That was 2010. 5 years later, how did it go?


----------



## haejohn (Oct 6, 2007)

tatterscreek said:


> Hi Bill:
> 
> I was in your situation about two years ago. I tried 2 different software packages, both starter systems, before Deco came out. I bought Deco based on being new to the embroidery world and digitizing and I am so glad I did. In having some automation in the software, I didn't have to know all the details at one time to be able to produce quality work. As I progressed and learned by running my machines and watching designs sew out, I was able to begin learning the process of digitizing itself. Deco was a great learning place to do that. I was able to produce some really nice designs while learning what worked and what didn't. When I got to the point where I needed more control in my designs, I was ready to upgrade to ES. I have only had ES for about one month but the difference is huge. One thing to keep in mind, is that as you progress up in Wilcom, what you paid for the first package is included in the cost of the upgrade. In other words, what I paid for Deco was put toward the cost of ES1 and it continues with every upgrade so you won't lose anything by starting where you can learn bite by bite. Having used Deco for 2 years allowed an easy transition to ES because I already knew how to manage the software and I had been able to learn when and how to use comp, density, stitch length, and all the other pieces that goes into producing a well running and attractive design.

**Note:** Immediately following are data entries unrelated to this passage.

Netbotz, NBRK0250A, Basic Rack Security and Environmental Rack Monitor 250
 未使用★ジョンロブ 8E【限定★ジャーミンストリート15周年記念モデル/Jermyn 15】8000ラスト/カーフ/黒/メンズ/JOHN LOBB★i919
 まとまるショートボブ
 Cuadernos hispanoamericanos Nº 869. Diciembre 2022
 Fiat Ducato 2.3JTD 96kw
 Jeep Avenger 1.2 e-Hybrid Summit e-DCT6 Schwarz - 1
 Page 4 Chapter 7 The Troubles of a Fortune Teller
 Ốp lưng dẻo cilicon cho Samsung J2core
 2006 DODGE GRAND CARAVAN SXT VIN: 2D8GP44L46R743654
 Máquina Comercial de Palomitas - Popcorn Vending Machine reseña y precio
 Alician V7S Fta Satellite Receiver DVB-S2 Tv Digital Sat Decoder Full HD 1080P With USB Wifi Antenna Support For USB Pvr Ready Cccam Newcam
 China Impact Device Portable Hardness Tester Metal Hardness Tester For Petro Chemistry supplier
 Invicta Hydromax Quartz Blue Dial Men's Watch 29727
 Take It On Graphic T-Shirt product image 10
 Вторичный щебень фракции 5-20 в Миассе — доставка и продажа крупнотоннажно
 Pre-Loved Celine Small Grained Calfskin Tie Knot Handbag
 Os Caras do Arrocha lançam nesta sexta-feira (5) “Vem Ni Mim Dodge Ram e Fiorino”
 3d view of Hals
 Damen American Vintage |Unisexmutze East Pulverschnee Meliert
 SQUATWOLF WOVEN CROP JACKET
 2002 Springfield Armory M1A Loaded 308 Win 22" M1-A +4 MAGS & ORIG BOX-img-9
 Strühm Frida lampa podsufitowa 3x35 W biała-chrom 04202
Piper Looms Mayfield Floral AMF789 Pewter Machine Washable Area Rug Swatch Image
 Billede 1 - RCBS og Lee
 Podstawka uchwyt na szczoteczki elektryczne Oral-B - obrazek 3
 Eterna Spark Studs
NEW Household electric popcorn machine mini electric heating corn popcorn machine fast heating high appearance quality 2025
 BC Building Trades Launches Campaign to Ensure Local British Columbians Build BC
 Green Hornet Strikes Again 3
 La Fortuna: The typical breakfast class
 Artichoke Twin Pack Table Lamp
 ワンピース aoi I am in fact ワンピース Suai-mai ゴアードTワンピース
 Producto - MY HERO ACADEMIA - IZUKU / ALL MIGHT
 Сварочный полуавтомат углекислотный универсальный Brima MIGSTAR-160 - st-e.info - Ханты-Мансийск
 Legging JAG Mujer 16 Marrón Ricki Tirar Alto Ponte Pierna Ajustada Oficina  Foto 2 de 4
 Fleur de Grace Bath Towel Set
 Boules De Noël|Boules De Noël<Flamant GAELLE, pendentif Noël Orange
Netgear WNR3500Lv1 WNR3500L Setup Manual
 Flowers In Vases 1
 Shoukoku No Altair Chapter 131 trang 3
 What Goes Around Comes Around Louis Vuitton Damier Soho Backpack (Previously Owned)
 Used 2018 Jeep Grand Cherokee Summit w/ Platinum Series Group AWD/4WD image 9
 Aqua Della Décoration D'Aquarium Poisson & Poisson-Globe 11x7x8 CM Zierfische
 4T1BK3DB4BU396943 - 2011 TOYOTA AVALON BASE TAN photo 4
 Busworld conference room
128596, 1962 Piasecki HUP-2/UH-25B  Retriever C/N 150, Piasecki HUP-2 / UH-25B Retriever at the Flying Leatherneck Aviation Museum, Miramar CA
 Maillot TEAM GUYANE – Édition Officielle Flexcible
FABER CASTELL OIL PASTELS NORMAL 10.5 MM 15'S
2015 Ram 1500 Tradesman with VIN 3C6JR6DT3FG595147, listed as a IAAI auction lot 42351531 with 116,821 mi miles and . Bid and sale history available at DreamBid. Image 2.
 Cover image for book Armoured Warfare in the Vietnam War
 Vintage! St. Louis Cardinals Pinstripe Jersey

Working with Wilcom has also been a really good experience. I have been able to get help when I needed it and they have always responded quickly, which is important in this business. I see on this forum, talk of a lot of different software and everyone has a different opinion based on their own experience. The learning curve in the business is tremendous but the software you use is the one foundational part that will make the biggest difference in your experience and what you can produce in a finished product. Good luck on your new venture.



I was wondering if anyone can help me. I bought the Wilcom DecoStudio E2 back in 2013. We are having continuous issues with the computer storage filling up. Well, to make a long story short, we took everything we could off the computer and even uninstalled some programs...including our Wilcom DecoStudio. So now that I finally have a computer guy come in and take care of the issue with the storage, I can't find my disk anywhere in our shop. UGH!!!!. I can find the 2nd disk that has the corel 5 on it, I have the dongle but not disk to reinstall the program. Can anyone help me here that Might know where I can find this same disk online. I've exhausted myself in the search for it here at my shop and online. I called Wilcom also and they said that can't help me. Of course they want me to upgrade to the new version at $800. I can't pay that much right now. Can anyone help me with this? Thank you.


----------